Okuma parçası:
━━━━━━━━━━━━━━━━

3-Davacının, … bölümü öğrencisi olduğu, 2023-2024 eğitim-öğretim yılı güz döneminde mezun olmasının beklendiği anılan üniversitenin yazısından anlaşıldığı, mahkemece, davacının mezun olması halinde yapabileceği meslekler (dansçı, kareograf) gözetilerek Kültür Bakanlığından emsal maaş bordrolarının getirildiği, aktüer bilirkişinin gelen belgelere göre davacının mezun olduktan sonra askerlik ve iş bulacağı süre için asgari ücrete göre, 01.01.2025 tarihinden itibaren mesleğini icra etmeye başlayacağı kabul edilerek emsal ücretlere göre belirlenen ortalama ücrete göre hesaplama yapıldığı, aktüerya raporunun, dosya kapsamı ile uyumlu, Yargıtay ilkelerine uygun olarak tanzim edildiği anlaşılmakla davalı vekilinin aktüer bilirkişi raporuna yönelik istinaf itirazının reddi gerekmiştir.
4-Davalı vekili, geçici işgöremezlik tazminatından tedavi gideri kapsamında Sosyal Güvenlik Kurumunun sorumlu olduğu yönünde istinaf itirazında bulunmuş ise de; geçici işgöremezlik tazminatı, yaralanan kişinin iyileşme süresince çalışamaması nedeniyle ortaya çıkan zararı olup 2918 sayılı KTK’nın 98. Maddesinde belirtilen sağlık hizmet bedeli sayılamayacağı gibi iyileşme süresince meydana gelen ve TBK’nın 54. Maddesinde de sayılan bu zararlardan zarar sorumluları KTK’nın 85. Maddesi ve 91. Maddesi gereğince araç işleteni ve zorunlu mali sorumluluk sigortası sorumlu olduğundan ve KTK’nın 98. Maddesinde belirtilen SGK’nın sorumlu olduğu sağlık hizmet bedeli kapsamında geçici işgöremezlik zararı bulunmadığından ve yasa ile düzenlenmeyen hususun zorunlu mali sorumluluk sigortası genel şartları ile düzenlenmesi mümkün olmadığı gibi, kanun maddesine aykırı genel şart hükümleri de getirilemeyeceğinden davalı sigorta şirketinin geçici işgöremezlik zararından sorumlu olacağının kabulü gerekir. Bu itibarla, davalı vekilinin aksi yöndeki istinaf sebebi yerinde görülmemiştir.
Açıklanan nedenlerle, davacı vekili ve davalı vekilinin istinaf sebepleri ile kamu düzenine ilişkin hususlar yönünden ilk derece mahkemesinin vakıa ve hukuki değerlendirmesinde usul ve esas yönünden bir hukuka aykırılık görülmediğinden tarafların istinaf başvurularının HMK’nın 353/1.b.1 maddesi gereğince esastan reddine karar vermek gerekmiştir.

━━━━━━━━━━━━━━━━

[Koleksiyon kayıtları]
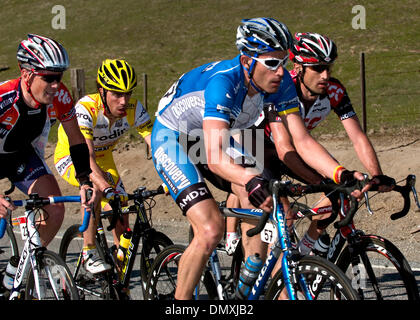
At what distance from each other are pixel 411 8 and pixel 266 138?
26.7m

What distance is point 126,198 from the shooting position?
6.17 metres

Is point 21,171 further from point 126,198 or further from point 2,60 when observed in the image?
point 2,60

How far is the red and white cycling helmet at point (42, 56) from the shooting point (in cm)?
526

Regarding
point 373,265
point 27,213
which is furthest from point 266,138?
point 27,213

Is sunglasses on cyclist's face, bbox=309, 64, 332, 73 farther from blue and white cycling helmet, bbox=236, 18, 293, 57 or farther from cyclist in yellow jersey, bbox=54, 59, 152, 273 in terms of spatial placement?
cyclist in yellow jersey, bbox=54, 59, 152, 273

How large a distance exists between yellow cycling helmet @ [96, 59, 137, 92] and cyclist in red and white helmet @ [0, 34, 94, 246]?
70cm

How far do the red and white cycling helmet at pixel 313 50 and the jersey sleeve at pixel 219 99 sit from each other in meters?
1.52

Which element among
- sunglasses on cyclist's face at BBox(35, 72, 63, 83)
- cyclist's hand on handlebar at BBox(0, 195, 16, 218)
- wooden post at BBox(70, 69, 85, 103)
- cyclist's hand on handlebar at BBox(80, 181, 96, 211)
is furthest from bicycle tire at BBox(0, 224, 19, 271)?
wooden post at BBox(70, 69, 85, 103)

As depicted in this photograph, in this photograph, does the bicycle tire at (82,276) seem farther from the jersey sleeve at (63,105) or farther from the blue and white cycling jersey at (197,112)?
the blue and white cycling jersey at (197,112)

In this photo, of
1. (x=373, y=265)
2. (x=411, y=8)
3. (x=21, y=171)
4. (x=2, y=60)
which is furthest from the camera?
(x=2, y=60)

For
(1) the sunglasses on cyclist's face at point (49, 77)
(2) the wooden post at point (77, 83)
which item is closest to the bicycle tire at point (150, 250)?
(1) the sunglasses on cyclist's face at point (49, 77)

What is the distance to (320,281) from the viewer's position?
4.20 metres

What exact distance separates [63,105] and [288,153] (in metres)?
1.96
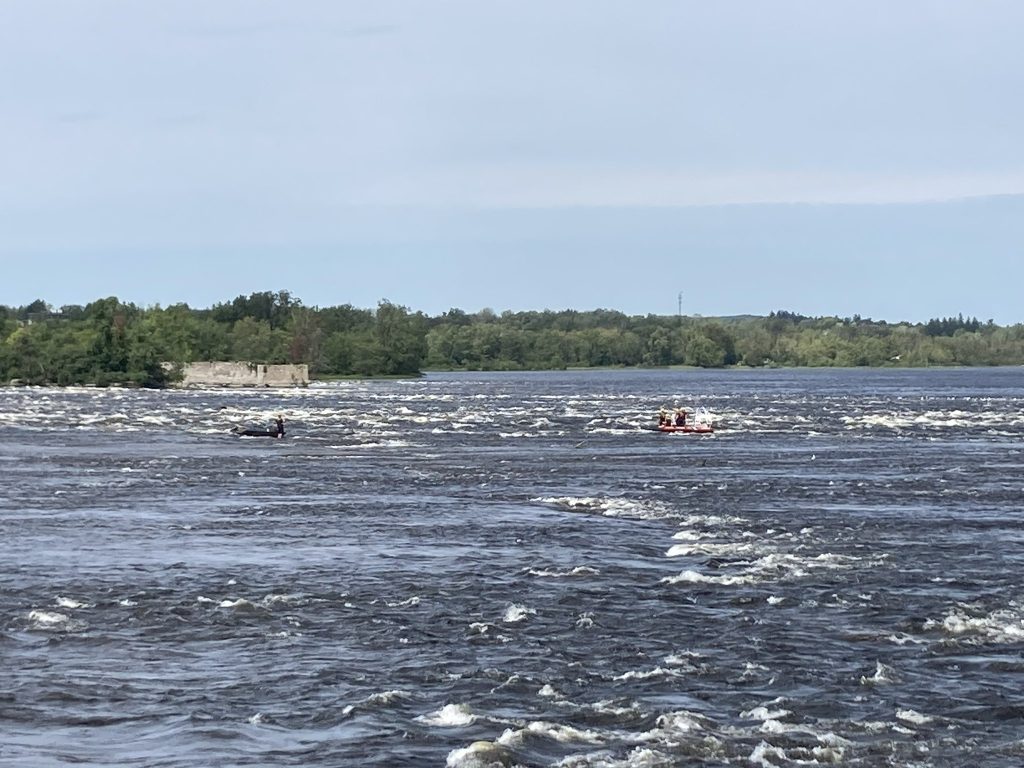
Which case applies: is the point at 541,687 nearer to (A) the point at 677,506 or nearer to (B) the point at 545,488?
(A) the point at 677,506

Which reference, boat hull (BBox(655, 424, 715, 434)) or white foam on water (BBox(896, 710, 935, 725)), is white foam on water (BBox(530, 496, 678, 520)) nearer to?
white foam on water (BBox(896, 710, 935, 725))

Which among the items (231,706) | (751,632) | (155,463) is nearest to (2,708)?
(231,706)

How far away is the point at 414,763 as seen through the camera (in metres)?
18.5

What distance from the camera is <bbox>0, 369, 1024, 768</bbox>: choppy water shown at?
64.6 ft

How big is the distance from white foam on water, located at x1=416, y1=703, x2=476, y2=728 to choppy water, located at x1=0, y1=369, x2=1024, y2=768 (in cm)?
7

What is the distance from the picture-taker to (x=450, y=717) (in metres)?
20.5

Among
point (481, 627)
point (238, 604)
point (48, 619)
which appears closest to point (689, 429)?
point (238, 604)

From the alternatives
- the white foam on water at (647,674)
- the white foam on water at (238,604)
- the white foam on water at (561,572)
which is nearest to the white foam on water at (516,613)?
the white foam on water at (561,572)

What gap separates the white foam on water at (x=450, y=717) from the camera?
66.4 ft

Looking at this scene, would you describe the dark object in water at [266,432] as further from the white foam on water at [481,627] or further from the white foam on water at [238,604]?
the white foam on water at [481,627]

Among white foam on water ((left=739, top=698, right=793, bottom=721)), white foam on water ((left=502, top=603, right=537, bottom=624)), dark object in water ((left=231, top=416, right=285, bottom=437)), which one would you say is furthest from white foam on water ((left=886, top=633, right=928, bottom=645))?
dark object in water ((left=231, top=416, right=285, bottom=437))

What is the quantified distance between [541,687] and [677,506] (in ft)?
82.5

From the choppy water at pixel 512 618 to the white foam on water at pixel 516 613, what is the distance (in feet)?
0.26

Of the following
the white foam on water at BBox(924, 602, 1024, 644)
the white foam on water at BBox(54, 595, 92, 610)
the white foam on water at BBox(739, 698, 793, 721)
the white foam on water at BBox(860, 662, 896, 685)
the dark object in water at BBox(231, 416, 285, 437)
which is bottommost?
the white foam on water at BBox(54, 595, 92, 610)
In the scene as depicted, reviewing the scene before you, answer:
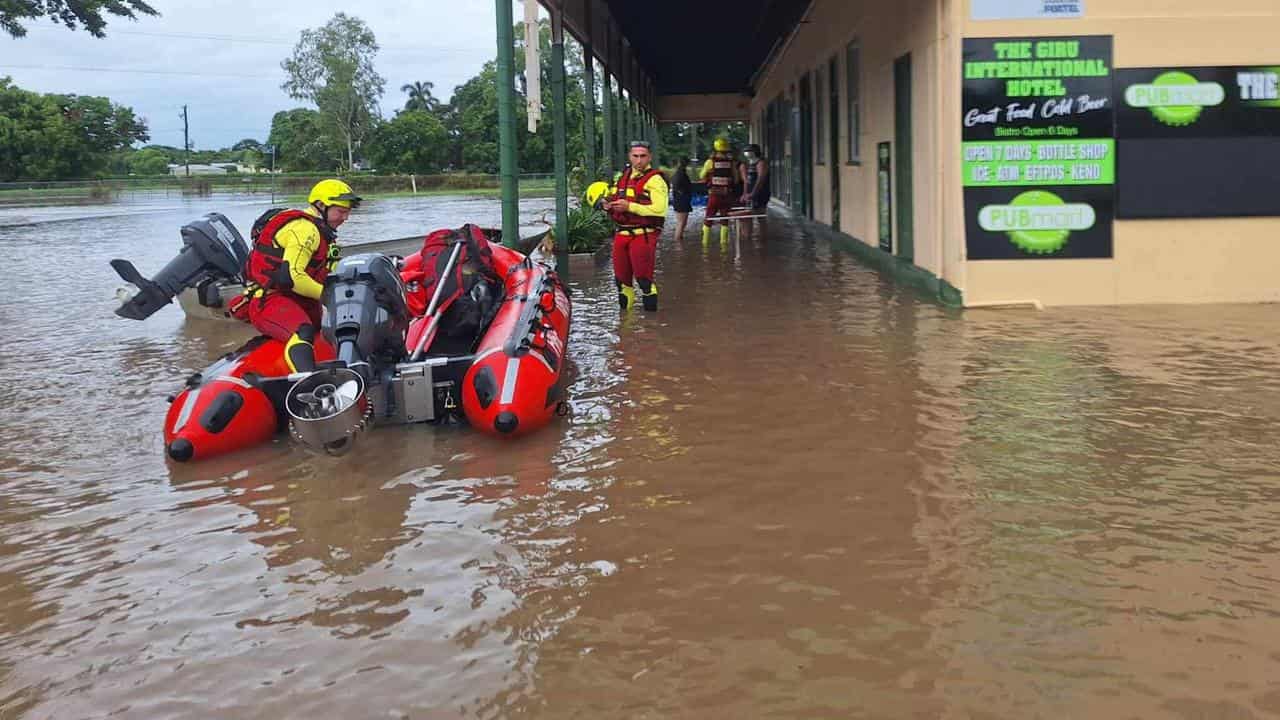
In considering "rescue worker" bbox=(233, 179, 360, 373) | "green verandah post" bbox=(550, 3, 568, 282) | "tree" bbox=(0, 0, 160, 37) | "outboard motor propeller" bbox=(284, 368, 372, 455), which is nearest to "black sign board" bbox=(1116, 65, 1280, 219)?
"green verandah post" bbox=(550, 3, 568, 282)

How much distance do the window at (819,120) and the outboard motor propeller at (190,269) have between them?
492 inches

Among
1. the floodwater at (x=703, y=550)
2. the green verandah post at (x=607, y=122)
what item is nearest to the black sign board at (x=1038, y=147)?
the floodwater at (x=703, y=550)

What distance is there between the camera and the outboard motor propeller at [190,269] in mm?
10289

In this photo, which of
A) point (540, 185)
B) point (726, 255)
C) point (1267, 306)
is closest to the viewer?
point (1267, 306)

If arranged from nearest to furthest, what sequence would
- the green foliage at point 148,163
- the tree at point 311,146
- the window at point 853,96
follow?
1. the window at point 853,96
2. the tree at point 311,146
3. the green foliage at point 148,163

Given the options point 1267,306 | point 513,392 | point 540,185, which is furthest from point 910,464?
point 540,185

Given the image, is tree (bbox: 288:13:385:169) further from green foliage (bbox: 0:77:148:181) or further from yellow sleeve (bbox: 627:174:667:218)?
yellow sleeve (bbox: 627:174:667:218)

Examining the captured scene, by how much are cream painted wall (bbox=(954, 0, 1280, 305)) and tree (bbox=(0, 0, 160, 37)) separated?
2571 centimetres

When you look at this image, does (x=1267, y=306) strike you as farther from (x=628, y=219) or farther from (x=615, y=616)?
(x=615, y=616)

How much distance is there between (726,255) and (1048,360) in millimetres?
9991

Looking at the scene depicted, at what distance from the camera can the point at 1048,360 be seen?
8625 millimetres

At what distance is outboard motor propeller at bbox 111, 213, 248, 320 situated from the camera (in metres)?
10.3

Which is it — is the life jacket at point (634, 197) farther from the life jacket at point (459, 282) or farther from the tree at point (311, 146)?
the tree at point (311, 146)

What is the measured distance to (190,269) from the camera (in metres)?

━━━━━━━━━━━━━━━━

Yazılı talimat 1:
Aşağıdaki (a), (b) ve (c) ifadelerinin istinaf kararı metniyle uyuşup uyuşmadığını evet ya da hayır diye belirtin ve her cevaba metinden belirleyici sözleri aynen alıntılayın.
(a) Aktüer bilirkişi, davacının 01.01.2025 tarihinden itibaren mesleğini icra etmeye başlayacağını kabul etmiştir.
(b) Geçici işgöremezlik zararından Sosyal Güvenlik Kurumunun sorumlu olduğu kabul edilmiştir.
(c) Tarafların istinaf başvurularının HMK’nın 353/1.b.1 maddesi gereğince esastan reddine karar verilmesi gerektiği belirtilmiştir.
Yazılı talimat 2:
İstinaf kararı metnini son cümlesinden sonra gelecek kısımla sürdürün.

Doğru cevap 1:
(a) Evet: "01.01.2025 tarihinden itibaren mesleğini icra etmeye başlayacağı kabul edilerek"
(b) Hayır: "davalı sigorta şirketinin geçici işgöremezlik zararından sorumlu olacağının kabulü gerekir"
(c) Evet: "tarafların istinaf başvurularının HMK’nın 353/1.b.1 maddesi gereğince esastan reddine karar vermek gerekmiştir"

Doğru cevap 2:
HÜKÜM : Gerekçesi yukarıda izah edildiği üzere;
1-Davacı vekilinin ve davalı vekilinin istinaf başvurusunun Hukuk Muhakemeleri Kanunun 353/1.b.1 maddesi gereğince ESASTAN REDDİNE,
2-İstinaf başvurusu nedeniyle davacıdan alınması gereken 269,85 TL istinaf maktu karar harcından başvuru sırasında peşin alınan 59,30 TL harcın mahsubu ile bakiye 210,55 TL harcın davacıdan; davalıdan alınması gereken 8.337,67 TL istinaf nispi karar harcından peşin alınan 2.085,00 TL harcın mahsubu ile bakiye 6.252,67 TL harcın davalıdan tahsili ile Hazineye irat kaydına,
3-İstinaf talebinde bulunan davacı ve davalı tarafından yatırılan istinaf gider avansından kullanılmayan kısmın karar kesinleştiğinde yatırdıkları oranda davacı ve davalıya iadesine,
4-Davacı ve davalı tarafından yapılan istinaf yargılama giderlerinin kendi üzerlerinde bırakılmasına,
5-Kararın tebliği ve harç işlemlerinin ilk derece mahkemesince yerine getirilmesine,
Dosya üzerinden yapılan inceleme sonunda HMK’nın 361.maddesi gereğince gerekçeli kararın tebliğinden itibaren iki haftalık süre içerisinde Yargıtay’da TEMYİZ YOLU AÇIK olmak üzere 14/12/2023 tarihinde oy birliği ile karar verildi.
Başkan
Üye
Üye
Katip
* Bu belge, 5070 sayılı Kanun hükümleri gereğince elektronik imza ile imzalanmıştır.